When you return the entries, keep every word and mark exactly as it is.

━━━━━━

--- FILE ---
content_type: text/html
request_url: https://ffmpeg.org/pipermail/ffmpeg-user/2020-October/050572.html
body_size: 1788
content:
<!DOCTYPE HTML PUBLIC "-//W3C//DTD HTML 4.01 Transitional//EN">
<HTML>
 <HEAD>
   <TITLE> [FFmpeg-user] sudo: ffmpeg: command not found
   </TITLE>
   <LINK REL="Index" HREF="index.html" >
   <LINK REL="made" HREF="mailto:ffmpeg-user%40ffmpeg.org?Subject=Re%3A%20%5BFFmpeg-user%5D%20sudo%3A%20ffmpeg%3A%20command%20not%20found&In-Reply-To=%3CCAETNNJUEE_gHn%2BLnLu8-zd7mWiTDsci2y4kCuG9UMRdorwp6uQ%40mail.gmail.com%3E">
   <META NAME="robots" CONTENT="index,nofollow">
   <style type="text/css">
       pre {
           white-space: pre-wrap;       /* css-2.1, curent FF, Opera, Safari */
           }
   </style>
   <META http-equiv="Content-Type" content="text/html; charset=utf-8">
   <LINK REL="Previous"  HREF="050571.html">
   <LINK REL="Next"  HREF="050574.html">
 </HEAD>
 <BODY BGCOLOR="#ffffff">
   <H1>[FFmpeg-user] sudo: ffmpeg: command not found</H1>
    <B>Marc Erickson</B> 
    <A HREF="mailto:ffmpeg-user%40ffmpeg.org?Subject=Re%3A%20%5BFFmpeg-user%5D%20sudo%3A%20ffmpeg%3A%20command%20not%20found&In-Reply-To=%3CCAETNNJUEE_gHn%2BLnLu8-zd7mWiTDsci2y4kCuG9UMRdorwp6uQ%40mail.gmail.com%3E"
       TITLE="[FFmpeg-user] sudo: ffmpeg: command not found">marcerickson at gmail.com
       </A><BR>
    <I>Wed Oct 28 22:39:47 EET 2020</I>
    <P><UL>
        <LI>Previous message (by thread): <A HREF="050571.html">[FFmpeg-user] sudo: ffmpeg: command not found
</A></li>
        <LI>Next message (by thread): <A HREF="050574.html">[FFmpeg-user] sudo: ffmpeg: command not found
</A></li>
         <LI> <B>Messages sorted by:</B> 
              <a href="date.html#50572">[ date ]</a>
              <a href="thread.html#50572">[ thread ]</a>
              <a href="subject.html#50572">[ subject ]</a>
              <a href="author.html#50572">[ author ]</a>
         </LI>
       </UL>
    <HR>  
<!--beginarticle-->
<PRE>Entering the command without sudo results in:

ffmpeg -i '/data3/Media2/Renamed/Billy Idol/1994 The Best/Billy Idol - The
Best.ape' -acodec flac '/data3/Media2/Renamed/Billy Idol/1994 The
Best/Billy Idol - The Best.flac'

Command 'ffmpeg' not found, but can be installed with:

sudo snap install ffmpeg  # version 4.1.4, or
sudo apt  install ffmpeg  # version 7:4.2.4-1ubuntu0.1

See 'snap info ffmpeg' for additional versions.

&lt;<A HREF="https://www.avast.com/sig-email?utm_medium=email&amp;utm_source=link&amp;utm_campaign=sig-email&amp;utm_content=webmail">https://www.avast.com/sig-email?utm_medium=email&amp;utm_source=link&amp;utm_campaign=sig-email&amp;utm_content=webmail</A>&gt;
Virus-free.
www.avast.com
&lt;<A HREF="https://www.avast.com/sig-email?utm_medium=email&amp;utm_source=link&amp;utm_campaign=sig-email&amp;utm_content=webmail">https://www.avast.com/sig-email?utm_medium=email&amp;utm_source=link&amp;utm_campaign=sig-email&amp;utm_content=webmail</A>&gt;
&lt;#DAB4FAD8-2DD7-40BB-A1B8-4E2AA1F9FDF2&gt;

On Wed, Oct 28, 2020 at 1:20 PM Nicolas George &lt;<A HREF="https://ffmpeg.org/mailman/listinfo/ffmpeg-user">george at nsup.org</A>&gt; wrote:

━━━━━━

Response:
--- FILE ---
content_type: text/html
request_url: https://ffmpeg.org/pipermail/ffmpeg-user/2020-October/050572.html
body_size: 1788
content:
<!DOCTYPE HTML PUBLIC "-//W3C//DTD HTML 4.01 Transitional//EN">
<HTML>
 <HEAD>
   <TITLE> [FFmpeg-user] sudo: ffmpeg: command not found
   </TITLE>
   <LINK REL="Index" HREF="index.html" >
   <LINK REL="made" HREF="mailto:ffmpeg-user%40ffmpeg.org?Subject=Re%3A%20%5BFFmpeg-user%5D%20sudo%3A%20ffmpeg%3A%20command%20not%20found&In-Reply-To=%3CCAETNNJUEE_gHn%2BLnLu8-zd7mWiTDsci2y4kCuG9UMRdorwp6uQ%40mail.gmail.com%3E">
   <META NAME="robots" CONTENT="index,nofollow">
   <style type="text/css">
       pre {
           white-space: pre-wrap;       /* css-2.1, curent FF, Opera, Safari */
           }
   </style>
   <META http-equiv="Content-Type" content="text/html; charset=utf-8">
   <LINK REL="Previous"  HREF="050571.html">
   <LINK REL="Next"  HREF="050574.html">
 </HEAD>
 <BODY BGCOLOR="#ffffff">
   <H1>[FFmpeg-user] sudo: ffmpeg: command not found</H1>
    <B>Marc Erickson</B> 
    <A HREF="mailto:ffmpeg-user%40ffmpeg.org?Subject=Re%3A%20%5BFFmpeg-user%5D%20sudo%3A%20ffmpeg%3A%20command%20not%20found&In-Reply-To=%3CCAETNNJUEE_gHn%2BLnLu8-zd7mWiTDsci2y4kCuG9UMRdorwp6uQ%40mail.gmail.com%3E"
       TITLE="[FFmpeg-user] sudo: ffmpeg: command not found">marcerickson at gmail.com
       </A><BR>
    <I>Wed Oct 28 22:39:47 EET 2020</I>
    <P><UL>
        <LI>Previous message (by thread): <A HREF="050571.html">[FFmpeg-user] sudo: ffmpeg: command not found
</A></li>
        <LI>Next message (by thread): <A HREF="050574.html">[FFmpeg-user] sudo: ffmpeg: command not found
</A></li>
         <LI> <B>Messages sorted by:</B> 
              <a href="date.html#50572">[ date ]</a>
              <a href="thread.html#50572">[ thread ]</a>
              <a href="subject.html#50572">[ subject ]</a>
              <a href="author.html#50572">[ author ]</a>
         </LI>
       </UL>
    <HR>  
<!--beginarticle-->
<PRE>Entering the command without sudo results in:

ffmpeg -i '/data3/Media2/Renamed/Billy Idol/1994 The Best/Billy Idol - The
Best.ape' -acodec flac '/data3/Media2/Renamed/Billy Idol/1994 The
Best/Billy Idol - The Best.flac'

Command 'ffmpeg' not found, but can be installed with:

sudo snap install ffmpeg  # version 4.1.4, or
sudo apt  install ffmpeg  # version 7:4.2.4-1ubuntu0.1

See 'snap info ffmpeg' for additional versions.

&lt;<A HREF="https://www.avast.com/sig-email?utm_medium=email&amp;utm_source=link&amp;utm_campaign=sig-email&amp;utm_content=webmail">https://www.avast.com/sig-email?utm_medium=email&amp;utm_source=link&amp;utm_campaign=sig-email&amp;utm_content=webmail</A>&gt;
Virus-free.
www.avast.com
&lt;<A HREF="https://www.avast.com/sig-email?utm_medium=email&amp;utm_source=link&amp;utm_campaign=sig-email&amp;utm_content=webmail">https://www.avast.com/sig-email?utm_medium=email&amp;utm_source=link&amp;utm_campaign=sig-email&amp;utm_content=webmail</A>&gt;
&lt;#DAB4FAD8-2DD7-40BB-A1B8-4E2AA1F9FDF2&gt;

On Wed, Oct 28, 2020 at 1:20 PM Nicolas George &lt;<A HREF="https://ffmpeg.org/mailman/listinfo/ffmpeg-user">george at nsup.org</A>&gt; wrote:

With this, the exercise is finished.